Alloimmune hemolytic disease from RhD antigen incompatibility is approximately 3 times more common among whites than among blacks, because of differences in Rh allele frequency. Approximately 85% of Caucasians express RhD antigen ( Rh-positive ), whereas 99% of persons from Africa or Asia are Rh-positive. When Rh-positive blood is infused into an unsensitized Rh-negative woman, antibody formation against the mismatched Rh antigen is induced in the recipient. This can occur through transfusion, but the typical scenario is when small quantities (usually >1 mL) of Rh-positive fetal blood, inherited from an Rh-positive father, enter the maternal circulation during pregnancy, through spontaneous or induced abortion, or at delivery. Once sensitization has occurred, considerably smaller doses of antigen can stimulate an increase in antibody titer. Initially, a rise in immunoglobulin (Ig) M antibody occurs, which is later replaced by IgG antibody. Unlike IgM antibodies, IgG readily crosses the placenta to cause hemolytic manifestations.

HDFN requires Rh-antigen mismatch between the infant and the mother, with prior maternal exposure to RBCs expressing the cognate antigen. Hemolytic disease rarely occurs during a first pregnancy because transfusion of Rh-positive fetal blood into an Rh-negative mother usually occurs near the time of delivery, which is too late for the mother to become sensitized and transmit antibody to that infant before delivery.
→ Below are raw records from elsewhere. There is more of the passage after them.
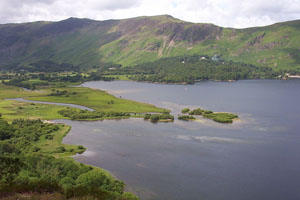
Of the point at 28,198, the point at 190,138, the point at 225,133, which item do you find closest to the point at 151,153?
the point at 190,138

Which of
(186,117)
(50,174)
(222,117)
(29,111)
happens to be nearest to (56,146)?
(50,174)

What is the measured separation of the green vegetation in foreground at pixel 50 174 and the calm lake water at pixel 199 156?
8.34 metres

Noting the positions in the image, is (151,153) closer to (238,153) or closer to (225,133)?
(238,153)

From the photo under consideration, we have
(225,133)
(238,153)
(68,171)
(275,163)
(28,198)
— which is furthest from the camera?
(225,133)

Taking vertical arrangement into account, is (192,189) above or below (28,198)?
below

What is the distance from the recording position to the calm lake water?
8056 cm

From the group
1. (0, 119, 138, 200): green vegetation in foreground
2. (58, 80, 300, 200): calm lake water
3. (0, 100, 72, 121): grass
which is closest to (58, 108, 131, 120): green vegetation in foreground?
(0, 100, 72, 121): grass

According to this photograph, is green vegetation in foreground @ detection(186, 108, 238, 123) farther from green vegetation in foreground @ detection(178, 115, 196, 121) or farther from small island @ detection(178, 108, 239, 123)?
green vegetation in foreground @ detection(178, 115, 196, 121)

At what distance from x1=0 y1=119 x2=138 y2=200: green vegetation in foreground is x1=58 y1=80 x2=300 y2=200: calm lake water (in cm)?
834

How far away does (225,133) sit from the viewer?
129 m

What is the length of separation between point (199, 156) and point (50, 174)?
49454mm

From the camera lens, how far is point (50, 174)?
75.6m

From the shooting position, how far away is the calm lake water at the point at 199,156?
80.6m

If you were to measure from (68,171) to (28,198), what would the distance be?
22.2 metres
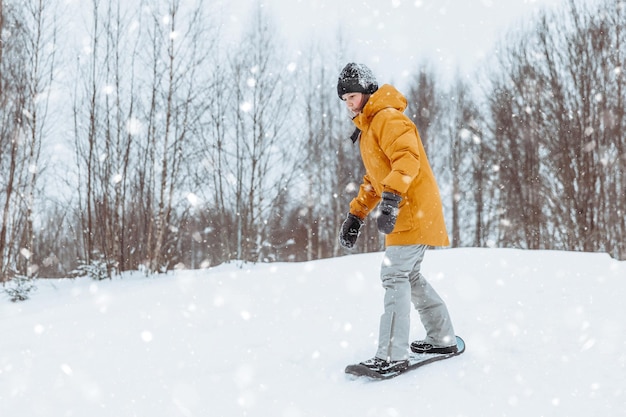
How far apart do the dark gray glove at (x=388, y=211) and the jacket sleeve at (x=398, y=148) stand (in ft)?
0.14

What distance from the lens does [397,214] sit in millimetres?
2398

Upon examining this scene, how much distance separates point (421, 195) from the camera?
8.34ft

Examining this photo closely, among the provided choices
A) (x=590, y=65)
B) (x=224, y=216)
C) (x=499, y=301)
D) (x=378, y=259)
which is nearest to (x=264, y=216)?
(x=224, y=216)

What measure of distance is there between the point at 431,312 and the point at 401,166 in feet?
3.05

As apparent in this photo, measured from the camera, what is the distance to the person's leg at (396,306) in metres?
2.43

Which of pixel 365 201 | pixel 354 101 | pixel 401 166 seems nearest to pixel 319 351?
pixel 365 201

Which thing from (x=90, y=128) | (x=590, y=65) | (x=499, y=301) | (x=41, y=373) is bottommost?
(x=41, y=373)

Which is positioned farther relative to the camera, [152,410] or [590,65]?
[590,65]

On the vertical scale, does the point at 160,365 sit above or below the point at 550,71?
below

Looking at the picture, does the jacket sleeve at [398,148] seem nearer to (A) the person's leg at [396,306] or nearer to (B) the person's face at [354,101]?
(B) the person's face at [354,101]

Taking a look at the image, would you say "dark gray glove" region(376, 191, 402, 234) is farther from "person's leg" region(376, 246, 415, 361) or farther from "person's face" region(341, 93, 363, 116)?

However, fetal-to-maternal transfusion is thought to occur in only 50% of pregnancies, so Rh incompatibility does not always lead to Rh sensitization. Another important factor is the allele frequency of the RhD antigen because homozygous Rh-positive fathers must transmit the antigen to the fetus, whereas heterozygous fathers have only a 50% chance of having Rh-positive offspring. A smaller family size also reduces the risk of sensitization.

The outcome for Rh-incompatible fetuses varies greatly, depending on the characteristics of both the RBC antigen and the maternal antibodies. Not all maternal-fetal antigen incompatibility leads to alloimmunization and hemolysis. Factors that affect the outcome of antigen-positive fetuses include differential immunogenicity of blood group antigens (RhD antigen being the most immunogenic), a threshold effect of fetomaternal transfusions (a certain amount of the immunizing blood cell antigen is required to induce the maternal immune response), the type of antibody response (IgG antibodies are more efficiently transferred across the placenta to the fetus), and differences in the maternal immune response, presumably related to differences in the efficiency of antigen presentation by various major histocompatibility complex (MHC) loci.
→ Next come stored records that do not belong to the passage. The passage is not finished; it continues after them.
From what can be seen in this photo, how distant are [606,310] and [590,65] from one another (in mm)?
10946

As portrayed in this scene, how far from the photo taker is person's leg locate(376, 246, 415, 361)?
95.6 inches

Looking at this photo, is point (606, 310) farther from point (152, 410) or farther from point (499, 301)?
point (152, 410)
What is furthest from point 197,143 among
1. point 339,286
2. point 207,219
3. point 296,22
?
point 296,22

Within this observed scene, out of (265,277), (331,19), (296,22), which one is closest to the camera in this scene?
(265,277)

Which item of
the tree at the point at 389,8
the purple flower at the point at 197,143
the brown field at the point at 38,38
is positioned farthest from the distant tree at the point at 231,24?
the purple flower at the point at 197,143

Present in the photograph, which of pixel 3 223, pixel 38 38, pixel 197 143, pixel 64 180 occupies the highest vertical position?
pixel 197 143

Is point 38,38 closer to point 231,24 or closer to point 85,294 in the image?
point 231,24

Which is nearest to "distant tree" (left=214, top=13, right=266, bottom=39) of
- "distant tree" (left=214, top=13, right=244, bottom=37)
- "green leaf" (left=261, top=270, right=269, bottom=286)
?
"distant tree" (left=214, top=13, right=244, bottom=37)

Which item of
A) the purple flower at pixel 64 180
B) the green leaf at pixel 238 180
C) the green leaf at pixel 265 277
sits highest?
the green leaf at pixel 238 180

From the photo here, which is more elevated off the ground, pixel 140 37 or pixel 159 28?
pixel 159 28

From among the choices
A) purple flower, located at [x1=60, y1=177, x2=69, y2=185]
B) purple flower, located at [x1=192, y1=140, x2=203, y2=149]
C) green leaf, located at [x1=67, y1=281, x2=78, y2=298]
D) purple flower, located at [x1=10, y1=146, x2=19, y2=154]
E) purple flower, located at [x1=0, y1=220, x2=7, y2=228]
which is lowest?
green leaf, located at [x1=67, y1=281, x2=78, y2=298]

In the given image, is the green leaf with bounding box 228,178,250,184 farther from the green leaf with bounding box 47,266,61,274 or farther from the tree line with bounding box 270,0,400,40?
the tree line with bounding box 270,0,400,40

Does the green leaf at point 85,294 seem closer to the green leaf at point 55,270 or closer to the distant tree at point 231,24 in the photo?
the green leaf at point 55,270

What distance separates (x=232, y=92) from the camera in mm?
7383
Notably, when the mother and fetus are also ABO incompatible, the Rh-negative mother is partially protected against sensitization due to rapid removal of the fetal Rh-positive cells by maternal isohemagglutinins (preexisting IgM anti-A or anti-B antibodies that do not cross the placenta). Once a mother has been sensitized, all subsequent infants expressing that cognate antigen on RBCs are at risk for HDFN. The severity of Rh illness typically worsens with successive pregnancies because of repeated immune stimulation. The likelihood that Rh sensitization affects a mother's childbearing potential argues urgently for the prevention of sensitization. The injection of anti-Rh immune globulin (RhoGAM) into the Rh-negative mother, both during pregnancy and immediately after the delivery of each Rh-positive infant, reduces HDFN caused by RhD alloimmunization.